-- start of Extract provided --

Why Decentralised ID Won't Work

Why Decentralised ID Won't Work

Thanks to a number of high profile and damaging security incidents in Australia people have once again been discussing Decentralised ID (DID). As someone who has spent most of the career working on identity management, I'm here to tell you why it will not work.

What Is Decentralised ID Trying To Do?

To understand what DID is trying to achieve we have to look at what a "centralised" system is doing.

Lets consider an account holder like Google. You create an account with them, and you store your name and some personal data, as well as a method of authentication, such as a password and OTP, or Webauthn.

Now you go to some other website and it says "login with Google". That site redirects to Google, who authenticates you, and then the website trusts Google to say "yes or no" that "you are who you say you are". You can consent to this website seeing details about you like an email address or name.

-- end of Extract provided --
-- start of Dataset extract --

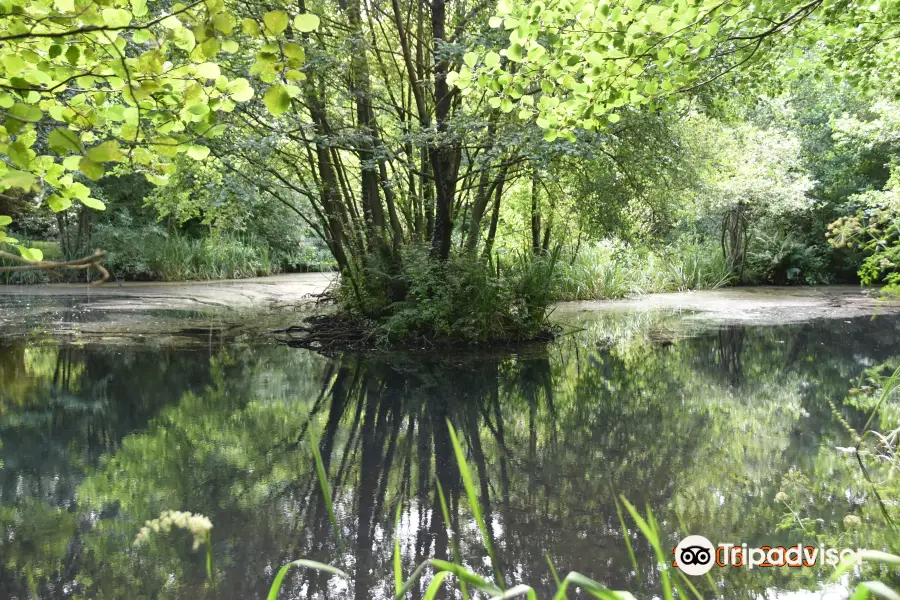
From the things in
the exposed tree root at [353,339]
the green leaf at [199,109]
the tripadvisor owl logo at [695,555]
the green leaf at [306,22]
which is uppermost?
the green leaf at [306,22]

-- end of Dataset extract --
-- start of Dataset extract --

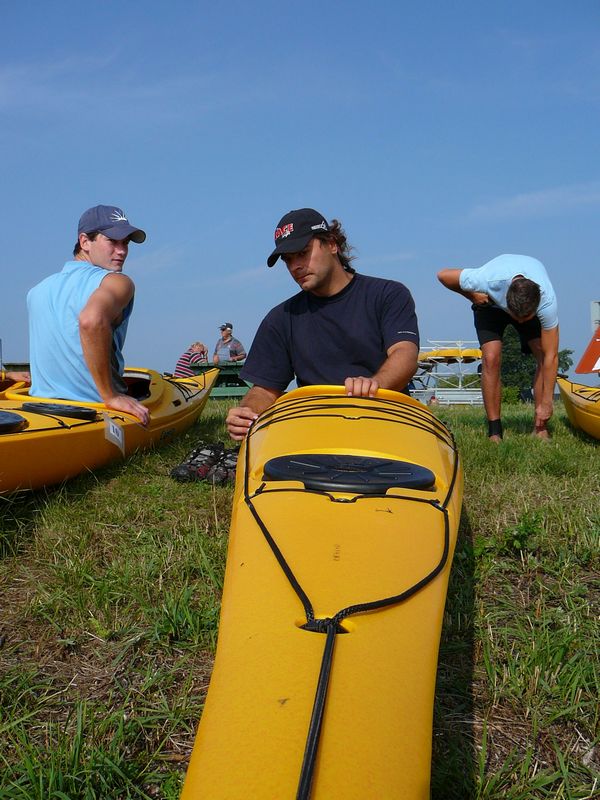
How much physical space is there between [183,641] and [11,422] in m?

-- end of Dataset extract --

> **Tasks to complete**:
a) Write out the passage of the essay on decentralized identity starting with "Thanks to a" and going on through "OTP, or Webauthn.", word for word.
b) Pick up the essay on decentralized identity from its last sentence and keep writing.

> **Results of the exercise**:
a)
Thanks to a number of high profile and damaging security incidents in Australia people have once again been discussing Decentralised ID (DID). As someone who has spent most of the career working on identity management, I'm here to tell you why it will not work.

What Is Decentralised ID Trying To Do?

To understand what DID is trying to achieve we have to look at what a "centralised" system is doing.

Lets consider an account holder like Google. You create an account with them, and you store your name and some personal data, as well as a method of authentication, such as a password and OTP, or Webauthn.

b)
A decentralised system works differently. You present a signed metadata statement about yourself to the website, and that cryptograhic signature can be traced back to your signing private key. This cryptograhic proof attests that you are the profile/account holder.

What Does DID Claim To Achieve?

  • That you are the only authority who can modify your own identity and data.
  • You control who can access (view) that data.
  • Cryptographic verification that an identity is who they claim to be.

This Will Never Work

No Consideration Of Human Behaviour

DID systems do not consider human behaviour in their design.

I can not put it better, than Don Norman, in his paper "The Truth about Unix".

System designers take note. Design the system for the person, not for the computer, not even for yourself. People are also information processing systems, with varying degrees of knowledge, varying degrees of experience. Friendly systems treat users as intelligent adults who, like normal adults, are forgetful, distracted, thinking of other things, and not quite as knowledgeable about the world as they themselves would like to be.

People are not "stupid". They are distracted and busy. This means they will lose their keys. They will be affected by events out of their control.

In a centralised system there are ways to recover your account when you lose your password/keys. There are systems to verify you, and help you restore from damage.

In a DID system, if you lose your key, you lose everything. There is no recovery process.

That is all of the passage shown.